Respekt gebührt dabei nicht irgendeinem Amt, wie DIE LINKE meint, sondern dem Bürger, der sich mit seinem Anliegen an den Staat wendet.

(Beifall vonseiten der Fraktion der NPD)

Ämter und Mandate sind in diesem System ohnehin nur Spielmaterial der Parteien. Der ehemalige Bürgerbeauftragte warf sein Amt hin, weil das Parteiinteressen erforderten, dass er für Ostvorpommern stattdessen für den Landtag kandidierte. Sein Parteifreund, der auf Usedom das Direktmandat gewann, schmeißt dasselbe seinen Wählern vor die Füße und blieb lieber Staatssekretär. Das ist nicht schön, aber so ist das Parteiensystem.

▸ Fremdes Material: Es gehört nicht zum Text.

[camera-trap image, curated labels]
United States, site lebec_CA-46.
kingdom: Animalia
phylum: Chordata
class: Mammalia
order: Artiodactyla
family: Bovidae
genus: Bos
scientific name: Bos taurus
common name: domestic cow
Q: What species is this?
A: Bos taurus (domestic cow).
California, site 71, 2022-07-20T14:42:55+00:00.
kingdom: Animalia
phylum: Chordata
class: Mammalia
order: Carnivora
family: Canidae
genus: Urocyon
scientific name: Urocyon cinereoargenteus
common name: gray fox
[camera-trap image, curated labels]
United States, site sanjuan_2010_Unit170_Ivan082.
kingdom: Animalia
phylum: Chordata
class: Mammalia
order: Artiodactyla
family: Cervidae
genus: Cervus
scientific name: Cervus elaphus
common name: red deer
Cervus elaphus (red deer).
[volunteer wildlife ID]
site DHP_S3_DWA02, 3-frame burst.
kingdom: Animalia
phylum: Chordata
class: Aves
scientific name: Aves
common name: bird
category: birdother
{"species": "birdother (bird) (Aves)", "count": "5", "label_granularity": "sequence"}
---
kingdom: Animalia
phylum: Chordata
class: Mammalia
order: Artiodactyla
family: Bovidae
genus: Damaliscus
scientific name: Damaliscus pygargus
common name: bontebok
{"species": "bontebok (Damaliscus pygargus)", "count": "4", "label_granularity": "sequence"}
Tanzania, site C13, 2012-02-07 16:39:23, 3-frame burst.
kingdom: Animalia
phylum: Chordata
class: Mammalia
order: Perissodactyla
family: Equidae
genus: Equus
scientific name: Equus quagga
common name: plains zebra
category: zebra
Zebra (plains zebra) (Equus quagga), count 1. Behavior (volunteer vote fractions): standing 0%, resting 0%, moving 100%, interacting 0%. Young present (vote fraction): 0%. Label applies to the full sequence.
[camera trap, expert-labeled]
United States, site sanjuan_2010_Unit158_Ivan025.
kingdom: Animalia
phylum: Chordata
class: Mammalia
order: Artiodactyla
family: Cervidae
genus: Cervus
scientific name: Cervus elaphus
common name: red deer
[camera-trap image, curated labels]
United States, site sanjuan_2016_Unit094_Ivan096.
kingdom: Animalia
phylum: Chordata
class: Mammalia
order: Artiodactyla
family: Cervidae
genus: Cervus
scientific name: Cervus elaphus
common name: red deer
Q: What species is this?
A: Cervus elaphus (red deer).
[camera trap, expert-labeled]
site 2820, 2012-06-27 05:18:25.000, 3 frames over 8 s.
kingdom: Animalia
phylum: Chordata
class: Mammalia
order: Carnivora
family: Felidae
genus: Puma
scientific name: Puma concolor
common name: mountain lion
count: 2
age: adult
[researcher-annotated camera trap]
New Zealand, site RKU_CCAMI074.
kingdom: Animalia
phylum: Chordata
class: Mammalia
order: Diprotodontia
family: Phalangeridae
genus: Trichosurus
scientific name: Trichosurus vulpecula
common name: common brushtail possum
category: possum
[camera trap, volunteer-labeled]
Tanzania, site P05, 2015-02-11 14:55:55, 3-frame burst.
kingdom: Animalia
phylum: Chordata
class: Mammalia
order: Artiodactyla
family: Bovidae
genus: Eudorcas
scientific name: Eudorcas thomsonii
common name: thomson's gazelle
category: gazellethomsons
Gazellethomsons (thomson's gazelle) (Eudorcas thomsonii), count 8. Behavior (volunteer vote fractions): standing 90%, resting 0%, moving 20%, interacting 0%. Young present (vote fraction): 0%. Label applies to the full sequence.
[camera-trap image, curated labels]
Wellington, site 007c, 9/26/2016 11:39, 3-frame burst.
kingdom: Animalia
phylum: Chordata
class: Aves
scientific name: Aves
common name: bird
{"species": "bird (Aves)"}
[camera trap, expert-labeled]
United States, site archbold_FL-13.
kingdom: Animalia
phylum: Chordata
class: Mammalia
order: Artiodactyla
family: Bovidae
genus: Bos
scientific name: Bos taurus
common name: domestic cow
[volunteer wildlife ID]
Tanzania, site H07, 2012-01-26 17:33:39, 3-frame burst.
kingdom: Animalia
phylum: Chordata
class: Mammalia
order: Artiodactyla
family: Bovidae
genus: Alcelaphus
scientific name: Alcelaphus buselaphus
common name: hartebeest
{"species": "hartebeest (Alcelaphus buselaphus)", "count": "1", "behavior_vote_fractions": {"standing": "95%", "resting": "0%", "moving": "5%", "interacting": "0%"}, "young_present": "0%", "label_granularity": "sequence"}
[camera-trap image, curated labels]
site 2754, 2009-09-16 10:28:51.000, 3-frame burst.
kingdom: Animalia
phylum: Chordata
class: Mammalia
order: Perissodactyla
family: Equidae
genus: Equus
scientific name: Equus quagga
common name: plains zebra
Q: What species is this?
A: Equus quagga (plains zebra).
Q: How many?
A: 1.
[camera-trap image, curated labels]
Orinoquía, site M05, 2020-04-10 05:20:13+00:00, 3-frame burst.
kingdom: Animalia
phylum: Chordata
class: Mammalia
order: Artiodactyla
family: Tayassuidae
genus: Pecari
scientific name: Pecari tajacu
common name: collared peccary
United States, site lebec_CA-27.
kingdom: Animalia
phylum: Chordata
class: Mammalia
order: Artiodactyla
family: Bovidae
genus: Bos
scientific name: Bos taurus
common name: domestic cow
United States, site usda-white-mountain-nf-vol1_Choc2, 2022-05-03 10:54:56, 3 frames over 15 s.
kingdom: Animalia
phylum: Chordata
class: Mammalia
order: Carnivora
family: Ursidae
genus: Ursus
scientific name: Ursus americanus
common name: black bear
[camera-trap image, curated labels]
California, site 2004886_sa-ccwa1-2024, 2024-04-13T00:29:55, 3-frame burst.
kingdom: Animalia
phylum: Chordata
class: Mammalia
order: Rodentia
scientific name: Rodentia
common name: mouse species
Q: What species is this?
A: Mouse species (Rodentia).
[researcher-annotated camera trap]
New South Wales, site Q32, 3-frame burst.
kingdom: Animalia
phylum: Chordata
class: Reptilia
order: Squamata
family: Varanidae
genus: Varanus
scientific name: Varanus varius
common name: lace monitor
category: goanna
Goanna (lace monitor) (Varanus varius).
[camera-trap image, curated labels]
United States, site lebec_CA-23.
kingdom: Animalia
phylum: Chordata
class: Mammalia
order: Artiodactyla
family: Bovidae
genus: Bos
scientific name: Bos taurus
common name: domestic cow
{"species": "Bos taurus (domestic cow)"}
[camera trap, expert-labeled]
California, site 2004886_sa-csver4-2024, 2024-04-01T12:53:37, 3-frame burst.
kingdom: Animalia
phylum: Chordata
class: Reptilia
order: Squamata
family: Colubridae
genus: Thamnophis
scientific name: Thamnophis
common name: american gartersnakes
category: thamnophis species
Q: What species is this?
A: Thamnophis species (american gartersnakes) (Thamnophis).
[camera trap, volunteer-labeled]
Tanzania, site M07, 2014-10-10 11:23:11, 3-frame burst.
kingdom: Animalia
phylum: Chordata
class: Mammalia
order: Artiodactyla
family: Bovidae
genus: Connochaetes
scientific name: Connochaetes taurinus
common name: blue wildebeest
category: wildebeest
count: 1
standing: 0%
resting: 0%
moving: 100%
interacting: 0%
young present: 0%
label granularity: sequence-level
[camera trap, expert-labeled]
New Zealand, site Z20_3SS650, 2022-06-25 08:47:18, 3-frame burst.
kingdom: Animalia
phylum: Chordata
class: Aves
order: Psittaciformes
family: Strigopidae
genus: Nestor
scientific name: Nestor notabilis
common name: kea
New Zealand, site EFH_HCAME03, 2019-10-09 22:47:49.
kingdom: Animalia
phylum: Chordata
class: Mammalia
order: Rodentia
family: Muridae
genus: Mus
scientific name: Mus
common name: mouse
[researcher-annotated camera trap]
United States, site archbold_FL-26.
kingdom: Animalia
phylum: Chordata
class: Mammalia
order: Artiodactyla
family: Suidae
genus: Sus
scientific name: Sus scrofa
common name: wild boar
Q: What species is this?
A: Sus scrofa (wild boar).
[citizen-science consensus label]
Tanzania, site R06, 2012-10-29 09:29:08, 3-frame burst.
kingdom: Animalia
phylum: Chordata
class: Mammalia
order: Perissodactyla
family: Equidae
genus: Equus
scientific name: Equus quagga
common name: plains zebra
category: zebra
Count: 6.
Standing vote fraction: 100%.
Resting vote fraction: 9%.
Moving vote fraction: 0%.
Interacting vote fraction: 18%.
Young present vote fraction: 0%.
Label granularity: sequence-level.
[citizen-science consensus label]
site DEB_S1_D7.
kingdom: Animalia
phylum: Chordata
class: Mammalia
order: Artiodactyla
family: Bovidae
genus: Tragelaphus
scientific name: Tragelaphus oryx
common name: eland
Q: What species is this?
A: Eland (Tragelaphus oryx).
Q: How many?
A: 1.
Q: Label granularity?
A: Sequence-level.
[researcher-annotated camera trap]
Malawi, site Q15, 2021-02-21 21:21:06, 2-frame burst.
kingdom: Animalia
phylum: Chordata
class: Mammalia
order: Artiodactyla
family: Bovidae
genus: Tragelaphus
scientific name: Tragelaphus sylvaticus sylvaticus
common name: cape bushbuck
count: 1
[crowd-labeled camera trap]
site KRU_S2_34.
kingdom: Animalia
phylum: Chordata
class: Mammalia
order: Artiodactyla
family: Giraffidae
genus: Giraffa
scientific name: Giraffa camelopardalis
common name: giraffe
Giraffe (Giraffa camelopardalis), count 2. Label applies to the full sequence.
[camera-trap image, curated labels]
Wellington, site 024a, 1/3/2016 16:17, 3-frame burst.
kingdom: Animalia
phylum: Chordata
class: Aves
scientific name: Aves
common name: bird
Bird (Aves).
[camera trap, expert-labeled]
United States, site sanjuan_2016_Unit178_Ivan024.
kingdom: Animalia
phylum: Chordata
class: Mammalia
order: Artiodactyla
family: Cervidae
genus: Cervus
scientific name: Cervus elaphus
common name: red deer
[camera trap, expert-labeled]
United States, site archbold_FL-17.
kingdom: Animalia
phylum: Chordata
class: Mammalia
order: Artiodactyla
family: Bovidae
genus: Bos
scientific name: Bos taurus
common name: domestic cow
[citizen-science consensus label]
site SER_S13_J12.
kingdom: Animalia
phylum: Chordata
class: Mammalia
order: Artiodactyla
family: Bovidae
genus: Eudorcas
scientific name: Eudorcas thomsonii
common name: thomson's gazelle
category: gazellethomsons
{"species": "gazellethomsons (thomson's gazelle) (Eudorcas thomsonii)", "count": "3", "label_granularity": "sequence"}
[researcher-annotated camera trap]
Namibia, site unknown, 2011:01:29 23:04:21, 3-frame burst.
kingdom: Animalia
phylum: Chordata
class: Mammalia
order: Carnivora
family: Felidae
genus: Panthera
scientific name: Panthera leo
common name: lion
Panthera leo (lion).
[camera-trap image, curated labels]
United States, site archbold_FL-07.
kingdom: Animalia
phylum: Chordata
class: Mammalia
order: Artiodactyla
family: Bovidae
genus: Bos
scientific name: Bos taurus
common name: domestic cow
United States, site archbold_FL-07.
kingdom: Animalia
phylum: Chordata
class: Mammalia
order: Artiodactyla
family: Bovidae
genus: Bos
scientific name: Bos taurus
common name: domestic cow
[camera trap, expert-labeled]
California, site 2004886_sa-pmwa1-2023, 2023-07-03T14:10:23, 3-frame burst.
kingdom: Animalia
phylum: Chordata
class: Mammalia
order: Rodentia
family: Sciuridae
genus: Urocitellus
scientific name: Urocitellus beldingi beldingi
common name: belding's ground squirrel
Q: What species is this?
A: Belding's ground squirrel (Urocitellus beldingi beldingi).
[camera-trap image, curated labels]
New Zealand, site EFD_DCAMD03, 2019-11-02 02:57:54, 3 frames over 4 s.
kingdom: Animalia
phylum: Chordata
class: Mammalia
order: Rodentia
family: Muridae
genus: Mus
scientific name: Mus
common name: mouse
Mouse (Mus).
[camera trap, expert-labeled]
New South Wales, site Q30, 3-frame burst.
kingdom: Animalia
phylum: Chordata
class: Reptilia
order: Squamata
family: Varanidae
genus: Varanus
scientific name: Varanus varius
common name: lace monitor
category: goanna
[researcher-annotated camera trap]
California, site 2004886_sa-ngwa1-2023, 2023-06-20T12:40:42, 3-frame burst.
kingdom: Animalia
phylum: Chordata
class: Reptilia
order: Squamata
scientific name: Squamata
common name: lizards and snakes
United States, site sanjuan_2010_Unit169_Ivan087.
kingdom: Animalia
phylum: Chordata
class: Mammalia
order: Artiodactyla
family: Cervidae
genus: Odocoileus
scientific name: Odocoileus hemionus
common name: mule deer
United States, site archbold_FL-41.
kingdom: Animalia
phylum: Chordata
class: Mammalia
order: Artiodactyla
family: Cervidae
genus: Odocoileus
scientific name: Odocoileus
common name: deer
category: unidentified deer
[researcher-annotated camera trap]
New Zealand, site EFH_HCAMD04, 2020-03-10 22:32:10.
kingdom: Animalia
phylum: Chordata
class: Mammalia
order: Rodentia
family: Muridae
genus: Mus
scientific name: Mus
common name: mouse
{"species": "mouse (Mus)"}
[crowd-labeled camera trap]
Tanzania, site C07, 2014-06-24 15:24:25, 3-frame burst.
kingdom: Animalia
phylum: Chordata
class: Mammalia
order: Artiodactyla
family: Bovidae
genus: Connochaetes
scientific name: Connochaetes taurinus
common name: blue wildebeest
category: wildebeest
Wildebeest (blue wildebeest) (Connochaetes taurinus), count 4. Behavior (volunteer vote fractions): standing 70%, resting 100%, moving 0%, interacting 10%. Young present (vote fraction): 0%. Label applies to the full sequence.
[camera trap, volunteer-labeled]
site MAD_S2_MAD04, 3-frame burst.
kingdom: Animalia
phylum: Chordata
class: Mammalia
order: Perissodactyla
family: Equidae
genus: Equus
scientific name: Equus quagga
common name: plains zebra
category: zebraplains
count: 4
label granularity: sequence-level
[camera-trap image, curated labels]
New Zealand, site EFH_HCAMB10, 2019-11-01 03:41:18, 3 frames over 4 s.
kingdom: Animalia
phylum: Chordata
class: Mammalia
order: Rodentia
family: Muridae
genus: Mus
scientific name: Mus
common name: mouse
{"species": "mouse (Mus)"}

Und DIE LINKE ist auch nicht besser. Ich erinnere nur an den Auftritt von Gregor Gysi als Kurzzeitwirtschaftssenator in Berlin. Vor diesem Amt hatte er auch keinen Funken Respekt gehabt. Kaum wurde ihm klar, dass es mit Arbeit verbunden ist, schon war er weg und wieder in den Talkshows, wo er mit Labern durchkommt.

(Peter Ritter, DIE LINKE: Das ist doch Schwachsinn, was Sie da erzählen! – Silke Gajek, BÜNDNIS 90/DIE GRÜNEN: Was hat das damit zu tun?)

Und Lafontaine desertierte von seinem Amt als Bundesfinanzminister 1998, weil er ein bisschen Stress nicht abkonnte, kein Respekt vor Ämtern.